Starlight Sees Phillip

Starlight saw him first; she was sitting in my bedroom window and she said, “Therrre’s a little boy overrr therrre who’s dead.”

I crowded the window and peered out, squinting.  “I don’t see anything.  How do you know he’s dead?”

“Because I can’t smell him and he has no shadow.  He is only shadow.”  She never took her eyes off where she was looking.  I kept trying to see but I didn’t.  Finally she began to lick her paws.  “He is gone now.”

“Where?”

“In the grrround.”

“Into a grave?”

“I suppose.”

“Do you know which one?  I could read his name.”

“The stones talk to you.  You may know.  Not this rrrow.  Not that rrrow.  The rrrow afterrr.  And into the stone just underrr wherrre that point is on the shorrre… do you see it?”

“I think so… I think so.  Hey, I’ll be right back, okay?  I’ll look back, and when I’m at the right one, bat your tail three times, okay?”

“If you find the rrright one.”

“Thanks, Starlight.”

“Rrreaccchhh,” she mouthed, stretching.

I ran out of my room and across the big open space of the cottage.  “Where you going?” my mother asked.  “It’s getting dark.”

“Just going out for a minute, I’ll be right back!”

“Craig?”

I hauled the heavy glass door shut before she had time to compose an objection that would make sense to her — whether or not it made sense to a ten-year-old boy was, ultimately, immaterial.  So I left her composing while I still had my liberty.
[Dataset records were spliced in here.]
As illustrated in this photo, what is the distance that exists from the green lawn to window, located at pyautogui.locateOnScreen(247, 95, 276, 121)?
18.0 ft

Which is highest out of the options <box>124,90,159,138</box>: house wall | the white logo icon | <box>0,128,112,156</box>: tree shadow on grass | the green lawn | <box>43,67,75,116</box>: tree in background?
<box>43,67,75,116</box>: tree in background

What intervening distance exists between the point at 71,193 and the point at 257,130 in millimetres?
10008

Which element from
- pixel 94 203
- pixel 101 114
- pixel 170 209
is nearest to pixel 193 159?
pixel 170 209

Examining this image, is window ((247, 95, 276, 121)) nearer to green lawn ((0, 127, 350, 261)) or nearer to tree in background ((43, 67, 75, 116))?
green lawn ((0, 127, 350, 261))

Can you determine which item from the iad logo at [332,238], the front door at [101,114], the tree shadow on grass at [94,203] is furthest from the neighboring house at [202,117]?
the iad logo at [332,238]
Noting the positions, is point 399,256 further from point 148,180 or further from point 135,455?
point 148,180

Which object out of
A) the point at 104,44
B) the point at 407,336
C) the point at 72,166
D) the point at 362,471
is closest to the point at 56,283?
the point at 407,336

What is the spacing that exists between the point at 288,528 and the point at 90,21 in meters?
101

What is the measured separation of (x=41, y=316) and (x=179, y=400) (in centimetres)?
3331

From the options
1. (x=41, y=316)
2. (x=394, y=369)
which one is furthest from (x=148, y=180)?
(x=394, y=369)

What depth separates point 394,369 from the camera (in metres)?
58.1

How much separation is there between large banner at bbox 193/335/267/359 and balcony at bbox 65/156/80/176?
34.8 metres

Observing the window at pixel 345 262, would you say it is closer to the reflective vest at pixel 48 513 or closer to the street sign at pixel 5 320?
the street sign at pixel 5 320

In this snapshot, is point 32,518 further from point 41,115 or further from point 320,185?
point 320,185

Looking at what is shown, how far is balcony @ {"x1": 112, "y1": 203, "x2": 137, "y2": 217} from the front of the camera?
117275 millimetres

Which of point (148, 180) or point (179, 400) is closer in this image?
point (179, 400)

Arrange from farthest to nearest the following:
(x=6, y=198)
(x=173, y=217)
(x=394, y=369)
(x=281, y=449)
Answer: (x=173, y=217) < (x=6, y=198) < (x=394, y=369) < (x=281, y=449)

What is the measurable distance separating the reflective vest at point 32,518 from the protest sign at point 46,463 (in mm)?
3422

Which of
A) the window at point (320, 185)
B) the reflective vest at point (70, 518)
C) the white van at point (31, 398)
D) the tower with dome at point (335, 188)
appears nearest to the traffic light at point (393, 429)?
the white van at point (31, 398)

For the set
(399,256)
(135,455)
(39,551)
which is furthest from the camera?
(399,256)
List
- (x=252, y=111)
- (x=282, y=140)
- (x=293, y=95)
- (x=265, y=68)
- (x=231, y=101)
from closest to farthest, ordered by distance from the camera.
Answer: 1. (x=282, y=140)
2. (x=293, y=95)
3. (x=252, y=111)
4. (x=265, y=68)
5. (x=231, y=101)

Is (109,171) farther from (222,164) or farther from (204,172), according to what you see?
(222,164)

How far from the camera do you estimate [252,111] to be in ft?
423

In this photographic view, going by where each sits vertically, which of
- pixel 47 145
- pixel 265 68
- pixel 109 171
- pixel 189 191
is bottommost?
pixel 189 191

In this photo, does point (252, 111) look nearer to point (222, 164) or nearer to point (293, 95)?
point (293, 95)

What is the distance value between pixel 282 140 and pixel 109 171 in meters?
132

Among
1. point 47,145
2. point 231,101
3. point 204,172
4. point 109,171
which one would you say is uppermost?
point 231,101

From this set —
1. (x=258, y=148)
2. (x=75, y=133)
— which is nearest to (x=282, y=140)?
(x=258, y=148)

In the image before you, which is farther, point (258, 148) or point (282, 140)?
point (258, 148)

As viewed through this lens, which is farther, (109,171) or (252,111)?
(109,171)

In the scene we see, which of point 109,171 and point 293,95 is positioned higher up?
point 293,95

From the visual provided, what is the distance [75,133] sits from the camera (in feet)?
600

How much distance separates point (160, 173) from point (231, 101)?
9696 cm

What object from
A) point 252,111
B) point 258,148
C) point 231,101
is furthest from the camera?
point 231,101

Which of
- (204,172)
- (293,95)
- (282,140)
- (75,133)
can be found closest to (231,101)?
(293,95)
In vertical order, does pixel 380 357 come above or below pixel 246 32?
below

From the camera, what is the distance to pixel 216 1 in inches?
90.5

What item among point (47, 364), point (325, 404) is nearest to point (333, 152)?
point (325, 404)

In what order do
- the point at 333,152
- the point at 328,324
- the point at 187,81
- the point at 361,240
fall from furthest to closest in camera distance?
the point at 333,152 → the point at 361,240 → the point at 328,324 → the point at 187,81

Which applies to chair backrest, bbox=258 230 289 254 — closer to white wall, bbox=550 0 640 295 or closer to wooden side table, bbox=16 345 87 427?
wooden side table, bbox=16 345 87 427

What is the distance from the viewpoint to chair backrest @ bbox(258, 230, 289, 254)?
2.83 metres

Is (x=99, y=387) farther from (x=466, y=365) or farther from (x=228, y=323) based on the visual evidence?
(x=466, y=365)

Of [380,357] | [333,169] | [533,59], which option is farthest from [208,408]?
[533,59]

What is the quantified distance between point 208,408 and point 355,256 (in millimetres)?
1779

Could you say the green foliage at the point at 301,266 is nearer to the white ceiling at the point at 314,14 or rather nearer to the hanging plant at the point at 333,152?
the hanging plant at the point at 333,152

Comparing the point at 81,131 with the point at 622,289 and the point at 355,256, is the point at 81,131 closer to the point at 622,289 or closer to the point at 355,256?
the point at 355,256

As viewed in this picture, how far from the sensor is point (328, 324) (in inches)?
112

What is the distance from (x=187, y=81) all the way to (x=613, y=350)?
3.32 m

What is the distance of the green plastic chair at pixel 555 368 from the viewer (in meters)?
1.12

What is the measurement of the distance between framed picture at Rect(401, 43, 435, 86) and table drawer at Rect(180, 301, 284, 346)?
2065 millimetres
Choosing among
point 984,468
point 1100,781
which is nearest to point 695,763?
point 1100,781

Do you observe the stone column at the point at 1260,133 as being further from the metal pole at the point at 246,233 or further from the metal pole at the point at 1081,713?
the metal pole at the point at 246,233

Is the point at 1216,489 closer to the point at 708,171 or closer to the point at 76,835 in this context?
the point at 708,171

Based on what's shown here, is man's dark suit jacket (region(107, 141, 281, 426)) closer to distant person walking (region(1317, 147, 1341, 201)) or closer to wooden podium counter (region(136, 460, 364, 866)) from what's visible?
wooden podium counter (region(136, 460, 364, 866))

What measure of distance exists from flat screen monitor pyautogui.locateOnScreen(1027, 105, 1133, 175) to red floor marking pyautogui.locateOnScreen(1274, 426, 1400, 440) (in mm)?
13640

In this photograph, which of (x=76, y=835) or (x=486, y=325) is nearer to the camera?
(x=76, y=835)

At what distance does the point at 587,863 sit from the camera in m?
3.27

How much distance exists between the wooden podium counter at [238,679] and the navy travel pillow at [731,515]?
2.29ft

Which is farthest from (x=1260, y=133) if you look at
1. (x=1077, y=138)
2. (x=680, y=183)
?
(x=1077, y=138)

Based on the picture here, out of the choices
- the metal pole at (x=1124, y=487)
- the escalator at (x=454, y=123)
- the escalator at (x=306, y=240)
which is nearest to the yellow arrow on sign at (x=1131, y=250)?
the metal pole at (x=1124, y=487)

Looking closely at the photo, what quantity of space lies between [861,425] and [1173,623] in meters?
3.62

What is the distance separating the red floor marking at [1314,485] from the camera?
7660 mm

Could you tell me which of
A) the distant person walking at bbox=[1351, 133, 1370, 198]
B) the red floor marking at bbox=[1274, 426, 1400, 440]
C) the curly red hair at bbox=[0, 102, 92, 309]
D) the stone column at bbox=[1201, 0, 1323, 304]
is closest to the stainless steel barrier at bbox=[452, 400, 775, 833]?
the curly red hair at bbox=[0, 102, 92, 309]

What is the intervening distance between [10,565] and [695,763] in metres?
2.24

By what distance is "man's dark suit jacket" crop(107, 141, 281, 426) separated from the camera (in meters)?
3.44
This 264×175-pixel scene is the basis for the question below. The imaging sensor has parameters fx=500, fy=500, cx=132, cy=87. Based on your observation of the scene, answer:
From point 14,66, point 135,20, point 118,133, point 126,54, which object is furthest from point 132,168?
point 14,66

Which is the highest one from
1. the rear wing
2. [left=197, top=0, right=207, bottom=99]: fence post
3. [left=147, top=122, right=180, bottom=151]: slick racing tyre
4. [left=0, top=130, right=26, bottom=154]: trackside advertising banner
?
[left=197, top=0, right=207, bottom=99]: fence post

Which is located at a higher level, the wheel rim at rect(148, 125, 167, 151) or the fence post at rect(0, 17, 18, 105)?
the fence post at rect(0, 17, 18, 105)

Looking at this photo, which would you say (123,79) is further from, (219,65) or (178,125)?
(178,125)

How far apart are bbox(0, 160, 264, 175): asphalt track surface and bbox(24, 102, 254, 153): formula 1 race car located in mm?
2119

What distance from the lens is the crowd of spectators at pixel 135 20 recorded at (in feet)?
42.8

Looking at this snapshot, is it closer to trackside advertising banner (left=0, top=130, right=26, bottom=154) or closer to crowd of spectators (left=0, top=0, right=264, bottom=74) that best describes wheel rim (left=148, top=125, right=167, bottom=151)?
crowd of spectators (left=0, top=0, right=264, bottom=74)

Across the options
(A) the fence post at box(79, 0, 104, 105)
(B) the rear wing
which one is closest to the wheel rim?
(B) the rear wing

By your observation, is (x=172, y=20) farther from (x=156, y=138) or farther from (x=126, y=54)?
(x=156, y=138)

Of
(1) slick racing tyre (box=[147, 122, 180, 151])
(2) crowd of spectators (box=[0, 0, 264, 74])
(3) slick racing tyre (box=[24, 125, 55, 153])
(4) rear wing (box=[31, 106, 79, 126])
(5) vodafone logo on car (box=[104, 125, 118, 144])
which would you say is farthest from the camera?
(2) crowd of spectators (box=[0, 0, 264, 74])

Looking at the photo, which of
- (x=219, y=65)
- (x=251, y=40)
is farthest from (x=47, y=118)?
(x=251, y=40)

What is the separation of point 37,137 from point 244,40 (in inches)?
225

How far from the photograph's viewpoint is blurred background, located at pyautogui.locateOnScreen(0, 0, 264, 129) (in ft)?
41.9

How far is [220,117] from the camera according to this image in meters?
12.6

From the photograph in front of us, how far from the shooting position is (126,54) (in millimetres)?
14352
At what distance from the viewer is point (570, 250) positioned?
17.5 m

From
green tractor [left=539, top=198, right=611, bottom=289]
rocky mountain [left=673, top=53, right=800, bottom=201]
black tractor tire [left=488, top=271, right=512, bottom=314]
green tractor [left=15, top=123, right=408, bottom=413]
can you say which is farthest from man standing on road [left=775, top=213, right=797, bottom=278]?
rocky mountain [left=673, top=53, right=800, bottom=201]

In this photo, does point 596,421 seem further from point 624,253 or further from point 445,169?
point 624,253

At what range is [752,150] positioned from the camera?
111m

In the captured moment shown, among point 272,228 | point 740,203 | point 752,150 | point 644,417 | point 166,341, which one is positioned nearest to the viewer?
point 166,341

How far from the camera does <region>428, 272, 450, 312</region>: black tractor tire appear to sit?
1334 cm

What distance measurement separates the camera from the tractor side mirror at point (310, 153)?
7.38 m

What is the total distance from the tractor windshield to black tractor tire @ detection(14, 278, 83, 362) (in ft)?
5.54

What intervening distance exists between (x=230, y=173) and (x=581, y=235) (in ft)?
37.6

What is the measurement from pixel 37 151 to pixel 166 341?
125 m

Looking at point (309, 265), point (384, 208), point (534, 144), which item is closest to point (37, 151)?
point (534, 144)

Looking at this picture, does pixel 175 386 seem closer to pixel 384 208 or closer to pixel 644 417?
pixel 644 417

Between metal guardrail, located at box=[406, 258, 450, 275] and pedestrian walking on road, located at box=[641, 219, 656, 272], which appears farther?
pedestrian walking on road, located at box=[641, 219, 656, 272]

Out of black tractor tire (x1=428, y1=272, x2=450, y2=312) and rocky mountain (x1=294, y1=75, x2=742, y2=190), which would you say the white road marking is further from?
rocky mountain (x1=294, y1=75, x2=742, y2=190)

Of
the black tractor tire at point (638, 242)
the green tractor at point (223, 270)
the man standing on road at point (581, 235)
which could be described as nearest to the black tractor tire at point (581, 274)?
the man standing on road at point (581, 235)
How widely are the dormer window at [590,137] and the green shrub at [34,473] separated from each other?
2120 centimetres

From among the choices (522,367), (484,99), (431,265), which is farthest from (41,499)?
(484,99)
My parents called her Ginger, but her real name was Starlight, and I know that because she told me so herself.  I had long ago realized none of the others around me understood her.  I did.  I don’t know why.  But I did know enough to have long ago ceased getting them to hear, or even believe I could.  Now when it was brought up, I would laugh it off with the rest of them.  To Starlight, I was Reach, because when we got her and I was four, I would always reach for her.  As she quickly outgrew me, she decided, firmly, that whoever my parents might be biologically, ultimately, I belonged to her.  Reach, the giant forever-kitten.  That was who I was to her.

And now I scampered through the field beside our cottage and jumped the stonework fence into the churchyard across the little dirt lane.  Third row in… that much was established.  I sighted the point.  Sighted my window.  Put myself between them.  Pointed.  Here?

Starlight stared, passive.

Here?

Nothing.

How about this one?

Pat.  Pat pat.

I dropped to my knees in the grass.  The headstone was white, flecked with lichen, and weathered by over a century, but it was still legible.  Phillip Jacob Jaeger.  Born, May 18, 1851.  Died, November 26, 1860.  I whispered his name, running my finger in the letters, the numbers.  I rose to my feet, feeling creepy in the rapidly deepening gloom, the grass already clammy, and I realized I was standing on his grave.  I leapt back.  “Sorry,” I said.  “Sorry…”

I looked up at Starlight.

Pat pat patpatpatpatpat… flick flick flick flick, pat patpatpat…

Goosebumps rose all over my body, despite the summer heat.  I strided back to the fence and lifted myself over it.  I did not look back.